■ DOCUMENT SEGMENT ■

◇ ◇ ◇ ◇

We have consistently held that “[i]n the event of an ambiguity in the written contract, such ambiguity must be construed against the drafter of the agreement.” Cappo Mgmt., 282 Va. at 37, 711 S.E.2d at 211 (quoting Martin & Martin, Inc. v. Bradley Enters., Inc., 256 Va. 288, 291, 504 S.E.2d 849, 851 (1998)) (alteration in original); see Mahoney v. NationsBank of Va., 249 Va. 216, 222, 455 S.E.2d 5, 9 (1995); Winn v. Aleda Constr. Co., 227 Va. 304, 307, 315 S.E.2d 193, 195 (1984). This document, therefore, must be construed against TDC, using the broader construction attributable to “arising from.”
Employing this broader construction thus permits a less direct nexus between the professional services rendered and the damages incurred, although such nexus must still be present. We conclude that, using the common understanding of the language, the term “arising from” is sufficient to include the professional services rendered in the birth of the Davidsons' child, as the rendering of such services would have been required to receive a payment from the Birth Injury Fund and therefore to recover damages in the underlying suit.
While not looking at this precise issue, the Fourth Circuit has had occasion to consider the definition of “professional services” in a professional liability insurance contract construed under Virginia law, and its conclusion reinforces today's decision. See St. Paul Fire & Marine Ins. Co. v. Jacobson, 48 F.3d 778, 782 (4th Cir.1995). The Court stated that, “in determining whether an insured physician has engaged in a professional service, courts must look at the nature of the insured's act or the service provided which gave rise to the damages complained of.” Id. There, as in this case, the provider's actions included both acts that would be construed as professional services and others that would not, and the parties disagreed on “which ... acts one must look to in determining whether the suit arose from professional services.” Id. The Fourth Circuit held that, because “[t]he act complained of in the instant civil action[ ] necessarily included [a] medical act,” the act was a professional service under the terms of the policy. Id.
In the case at bar, the alleged breach—non-participation in the Birth Injury Fund at the time of delivery—and resulting damages could not have occurred without the professional medical services provided, i.e., the delivery of the child by WHA. The delivery of the child by WHA was as necessary an element in the chain of causation as WHA's failure to participate in the fund as represented; in the absence of either, the Davidsons could not be owed compensation under the fund and there could be no damages. We thus affirm the ruling of the circuit court as to this issue.
C. Whether the liability “ar[ose] out of any ... violation of any statute.”

◇ ◇ ◇ ◇

■ EXERCISE DATA ■
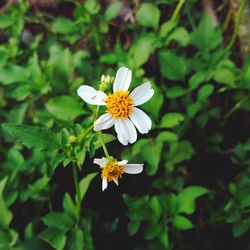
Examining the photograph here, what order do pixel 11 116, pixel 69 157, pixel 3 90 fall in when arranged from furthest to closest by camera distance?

◇ ◇ ◇ ◇

■ AIM OF THE TASK ■
Please copy, word for word, the part of the court opinion above that opens with the words containing "Employing this broader" and closes with "the underlying suit.".

■ EXERCISE SOLUTION ■
Employing this broader construction thus permits a less direct nexus between the professional services rendered and the damages incurred, although such nexus must still be present. We conclude that, using the common understanding of the language, the term “arising from” is sufficient to include the professional services rendered in the birth of the Davidsons' child, as the rendering of such services would have been required to receive a payment from the Birth Injury Fund and therefore to recover damages in the underlying suit.